Tempêtes dans les Landes : le Modef dénonce un système assurantiel inégalitaire
Les tempêtes successives qui ont frappé le département des Landes en février 2026 – Nils, Oriana et dernièrement Pedro – ont laissé des traces profondes dans le paysage agricole. Les exploitations ont subi des dégâts matériels considérables, avec des cultures entièrement détruites et des prairies submergées par les eaux. Face à cette situation d'urgence, les agriculteurs se tournent vers leurs assurances, mais c'est précisément ce système que le Mouvement de défense des exploitants familiaux (Modef) remet en cause dans un communiqué virulent.
Un système qui « creuse les inégalités » selon le syndicat
Le Modef, en coordination avec la Confédération paysanne, dénonce avec force ce qu'il qualifie de « dysfonctionnement majeur » du système assurantiel actuel. « Ce système ne protège majoritairement qu'un certain type de fermes : les plus grandes qui disposent de capitaux suffisants », affirme le syndicat.
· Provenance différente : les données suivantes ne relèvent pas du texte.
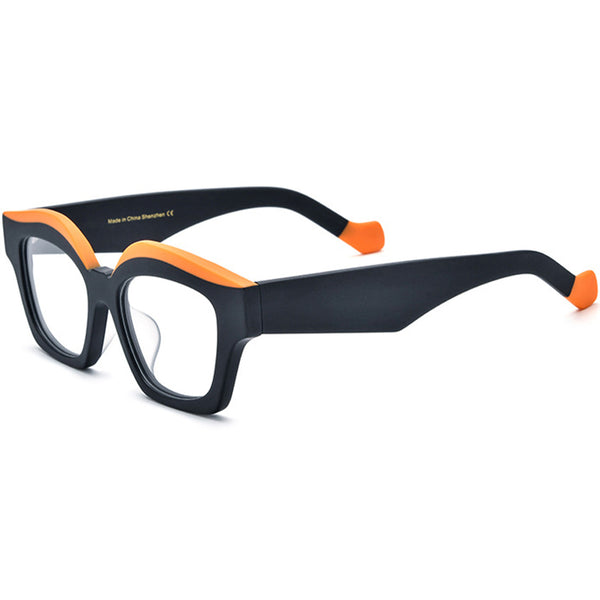 Cat-Eye Glasses BR1730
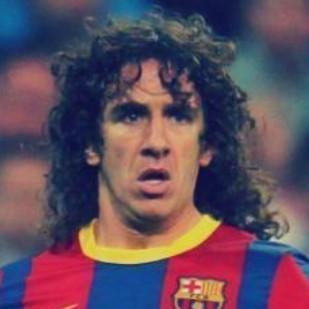 Puyol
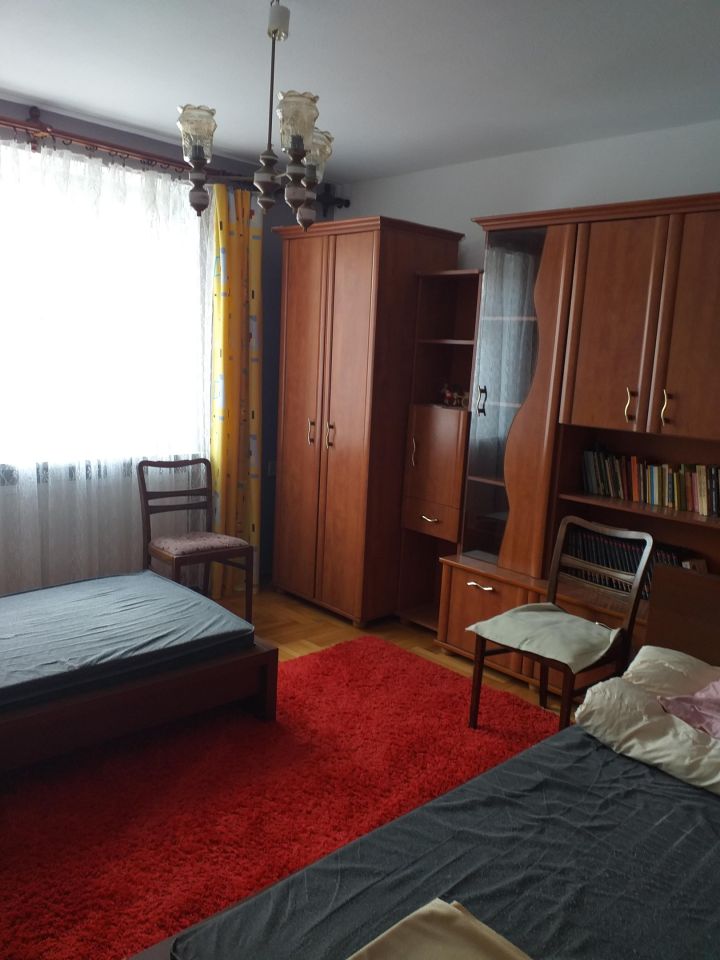 dom wolnostojący, 7 pokoi Kraków Bieżanów, ul. Henryka Hoyera. Zdjęcie 7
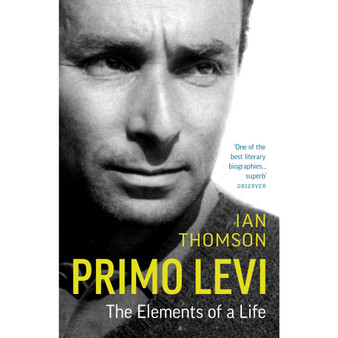 Primo Levi - ISBN 9780099515210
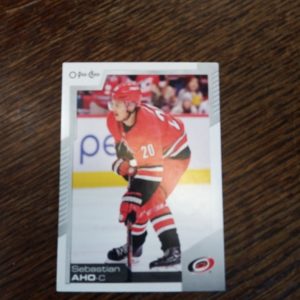 2020-2021 OPC Sebastian Aho
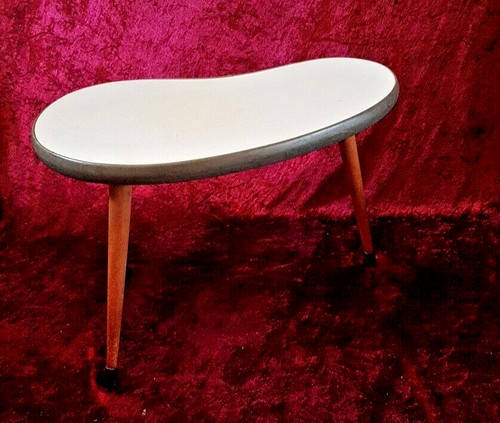 50er 60er jahre blumenhocker - 60er,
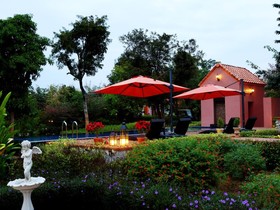 La Provence Suan Phung Hotel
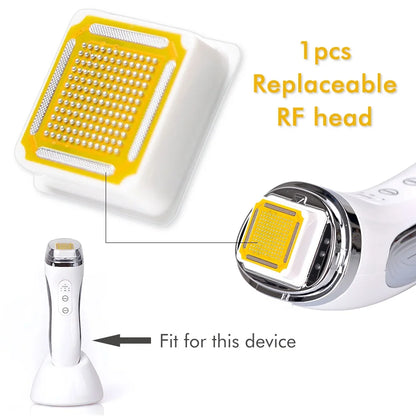 RF Face Lifting Device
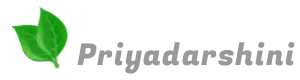 Dr. Lopamudra Priyadarshini Footer Logo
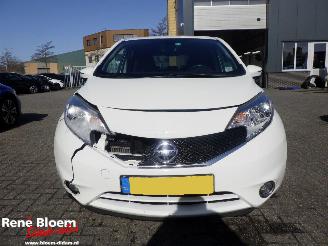 Nissan Note 1.2 DiG-S Tekna Automaat 5drs picture 3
Le mouvement paysan des Landes y est fermement opposé car il creuse les inégalités entre agriculteurs, une situation qui risque de s'aggraver avec l'intensification des aléas climatiques et la hausse constante des coûts des assurances et des franchises.
Selon le Modef, les petites et moyennes exploitations seront les premières victimes de ce système inéquitable, alors même qu'elles jouent un rôle essentiel dans la souveraineté alimentaire des territoires, la dynamisation économique et sociale locale, ainsi que la préservation de la santé publique. « Ces fermes familiales contribuent pourtant le plus à notre résilience collective », insiste le communiqué.
Demandes urgentes : refonte du système et reconnaissance de catastrophe naturelle
Face à cette crise, le Modef formule plusieurs demandes pressantes aux autorités :
- Une refonte urgente du système assurantiel, avec un rejet de la privatisation du risque climatique.
- Le renforcement du mécanisme d'indemnisation via le dispositif des calamités agricoles, pour mieux anticiper les crises et soutenir la robustesse des petites et moyennes fermes.
- La reconnaissance immédiate de l'état de catastrophe naturelle pour l'ensemble du département des Landes.
- L'activation du régime des calamités agricoles afin de débloquer des aides financières.
Le syndicat demande également à la Chambre d'agriculture d'organiser d'urgence une réunion avec les services de l'État pour établir un état des lieux précis des dégâts, « quelle que soit la filière concernée ». L'objectif est d'évaluer l'étendue des pertes et l'ampleur des investissements nécessaires pour reconstruire et relancer l'activité agricole.
En conclusion, le Modef alerte sur l'urgence de la situation : « Sans une réforme profonde, les inégalités ne feront que s'accentuer, mettant en péril l'avenir de notre agriculture familiale et de notre souveraineté alimentaire ». Les tempêtes de février 2026 servent ainsi de révélateur criant des failles d'un système qui, selon les syndicalistes, nécessite une transformation radicale pour faire face aux défis climatiques à venir.